Après avoir gagné aux compétitions des métiers au niveau régional et national, Marc-Antoine Bettez représentera le Canada au World Skills dans le domaine de la réfrigération et climatisation.

Marc-Antoine revient de loin

Marc-Antoine Bettez d'Hébertville pourrait devenir le meilleur frigoriste apprenti au monde. Celui qui a décroché l'or aux Olympiades canadiennes des métiers et technologies représentera le pays dans la catégorie réfrigération et climatisation aux World Skills qui se tiendront à l'été 2015, au Brésil. Un parcours étonnant pour un jeune homme de 21 ans qui a dû bûcher dur pour terminer ses études secondaires.
« Ce n'est pas parce que tu n'es pas bon à l'école que tu ne peux pas devenir quelqu'un », plaide Marc-Antoine Bettez, qui a dû concevoir un système de réfrigération et poser des diagnostics électriques lors de la compétition canadienne.
«Je n'étais pas bon, je n'étais pas très motivé.
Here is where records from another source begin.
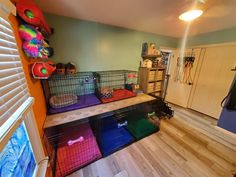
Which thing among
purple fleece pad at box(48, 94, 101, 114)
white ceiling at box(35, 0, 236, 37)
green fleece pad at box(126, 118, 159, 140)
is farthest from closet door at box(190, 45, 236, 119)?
purple fleece pad at box(48, 94, 101, 114)

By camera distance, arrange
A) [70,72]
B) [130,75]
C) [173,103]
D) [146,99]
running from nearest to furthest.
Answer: [70,72] < [146,99] < [130,75] < [173,103]

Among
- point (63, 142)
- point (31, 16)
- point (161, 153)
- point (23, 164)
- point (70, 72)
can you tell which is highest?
point (31, 16)

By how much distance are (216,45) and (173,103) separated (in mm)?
1943

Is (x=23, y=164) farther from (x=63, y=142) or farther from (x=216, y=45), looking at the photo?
(x=216, y=45)

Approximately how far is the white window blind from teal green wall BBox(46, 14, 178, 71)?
3.98ft

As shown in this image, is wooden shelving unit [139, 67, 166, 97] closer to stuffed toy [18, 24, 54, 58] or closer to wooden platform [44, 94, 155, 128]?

J'ai doublé une année. J'ai même quitté l'école publique pour le privé en pensant que ça allait m'aider. J'ai eu mon diplôme de justesse. À ce moment, jamais je n'aurais pensé me rendre là aujourd'hui», ajoute-t-il.
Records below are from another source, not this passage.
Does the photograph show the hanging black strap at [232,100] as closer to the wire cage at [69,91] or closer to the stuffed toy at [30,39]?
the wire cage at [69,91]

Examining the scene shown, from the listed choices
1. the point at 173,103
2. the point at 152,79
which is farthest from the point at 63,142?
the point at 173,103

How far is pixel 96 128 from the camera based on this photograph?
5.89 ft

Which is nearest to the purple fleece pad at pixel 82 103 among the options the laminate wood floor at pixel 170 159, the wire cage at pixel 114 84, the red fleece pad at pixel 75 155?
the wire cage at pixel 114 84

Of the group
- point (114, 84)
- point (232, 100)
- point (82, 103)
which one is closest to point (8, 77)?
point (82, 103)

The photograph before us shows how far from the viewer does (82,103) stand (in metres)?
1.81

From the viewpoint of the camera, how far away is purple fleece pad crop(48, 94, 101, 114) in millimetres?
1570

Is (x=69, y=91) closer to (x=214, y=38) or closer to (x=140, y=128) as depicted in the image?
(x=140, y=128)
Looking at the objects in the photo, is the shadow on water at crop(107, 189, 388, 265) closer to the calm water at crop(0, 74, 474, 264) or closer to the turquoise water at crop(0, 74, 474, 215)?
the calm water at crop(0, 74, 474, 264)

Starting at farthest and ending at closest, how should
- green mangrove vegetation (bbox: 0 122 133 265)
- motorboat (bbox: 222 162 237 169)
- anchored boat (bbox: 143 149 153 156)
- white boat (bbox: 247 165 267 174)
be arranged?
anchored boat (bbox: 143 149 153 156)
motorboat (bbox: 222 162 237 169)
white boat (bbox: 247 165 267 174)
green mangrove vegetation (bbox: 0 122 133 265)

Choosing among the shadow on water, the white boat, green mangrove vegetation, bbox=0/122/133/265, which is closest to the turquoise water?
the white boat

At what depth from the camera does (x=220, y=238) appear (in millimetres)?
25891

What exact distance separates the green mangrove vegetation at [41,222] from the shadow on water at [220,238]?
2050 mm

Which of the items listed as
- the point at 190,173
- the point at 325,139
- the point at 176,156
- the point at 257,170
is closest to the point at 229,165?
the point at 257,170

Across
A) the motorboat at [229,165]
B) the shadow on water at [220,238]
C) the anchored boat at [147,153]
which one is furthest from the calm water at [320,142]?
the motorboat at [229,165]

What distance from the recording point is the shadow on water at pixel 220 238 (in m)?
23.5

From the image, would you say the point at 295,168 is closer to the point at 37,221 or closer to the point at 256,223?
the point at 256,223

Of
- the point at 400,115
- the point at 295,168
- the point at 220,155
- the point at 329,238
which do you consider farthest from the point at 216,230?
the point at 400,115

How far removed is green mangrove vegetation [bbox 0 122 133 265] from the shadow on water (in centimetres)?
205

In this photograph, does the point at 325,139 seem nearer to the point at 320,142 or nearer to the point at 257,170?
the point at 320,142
Son arrivée dans un centre de formation professionnelle a fait la différence, selon le jeune homme qui a étudié à Québec.
«Je me levais le matin et j'avais hâte d'aller à l'école. C'était concret, manuel. C'est ce que j'aimais. C'est complètement différent de l'école secondaire. Oui, ça prend des notions de base. Mais après le secondaire, c'est une autre étape», estime le jeune homme qui demeure désormais à Métabetchouan-Lac-à-la-Croix.
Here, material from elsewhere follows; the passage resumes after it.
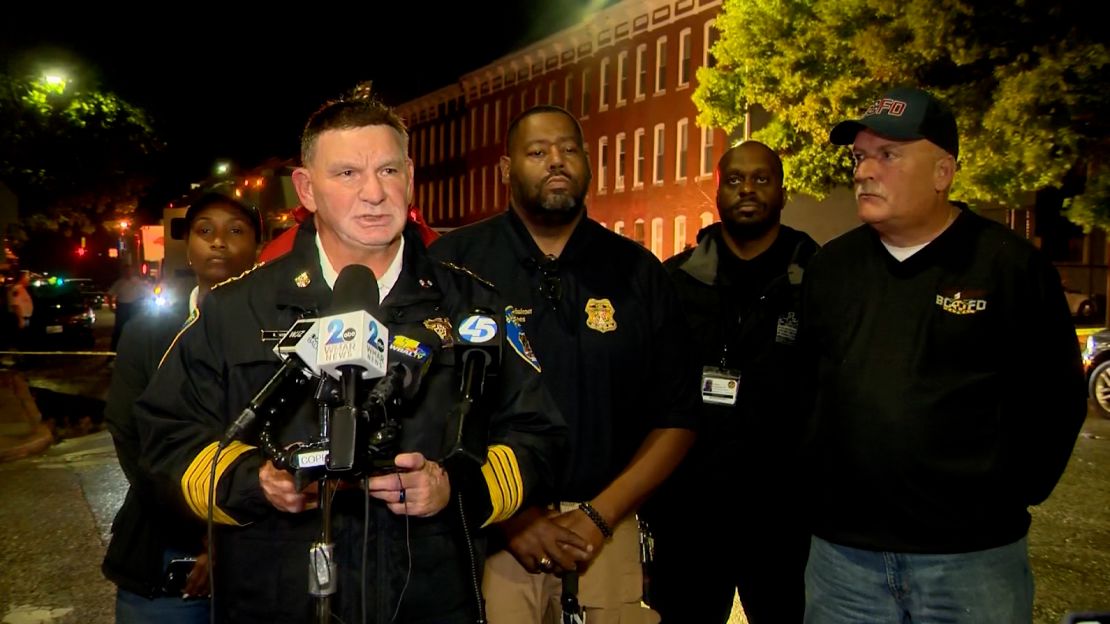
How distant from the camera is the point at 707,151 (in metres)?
34.1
Ce dernier a terminé sa formation de mécanicien en réfrigération et en climatisation. Il travaille d'ailleurs chez Plomberie Roy, à Alma. Mais au cours des prochains mois, le frigoriste devra retourner à Québec pour s'entraîner en vue du World Skills.
«Je dois retourner à Québec à temps partiel pour m'entraîner avec mes coachs. C'est comme des Olympiques. Je vais me pratiquer toute l'année avant le grand jour», explique Marc-Antoine Bettez.
Comme à la compétition nationale, il devra concevoir un système de réfrigération. Mais au lieu d'une compétition de 12 heures, il aura quatre jours, ce qui donne une bonne idée de la complexité de l'épreuve.
«Ce sera plus difficile, c'est sûr. Je vais affronter des gens de l'Asie, de l'Europe. C'est fou quand j'y pense. Mais ça ne me stresse pas pour l'instant. La raison principale qui m'a amené vers ces compétitions, c'est le plaisir», précise le jeune homme.
Ce dernier ne pensait d'ailleurs pas remporter l'or à Toronto en juin dernier. Son rival albertain était celui que plusieurs voyaient gagner.
«Pendant la compétition, je travaillais à côté de lui. Je le voyais faire et je le trouvais bon. J'étais certain de ne pas gagner. Lorsque son nom est sorti en deuxième position, j'ai écouté et c'était moi. Mais je ne sais pas si je m'en rends compte encore», raconte-t-il.
Les Skills/Compétences Canada (olympiades canadiennes des métiers et technologies) sont destinées aux étudiants et aux apprentis du pays. Chaque année, plus de 500 jeunes des quatre coins du Canada se réunissent pour prendre part à des concours dans 40 métiers différents. Au Brésil, ce sera plus de 900 concurrents représentant une cinquantaine de pays qui s'affronteront pour obtenir le titre de « champion du monde » dans leur domaine de spécialisation respectif.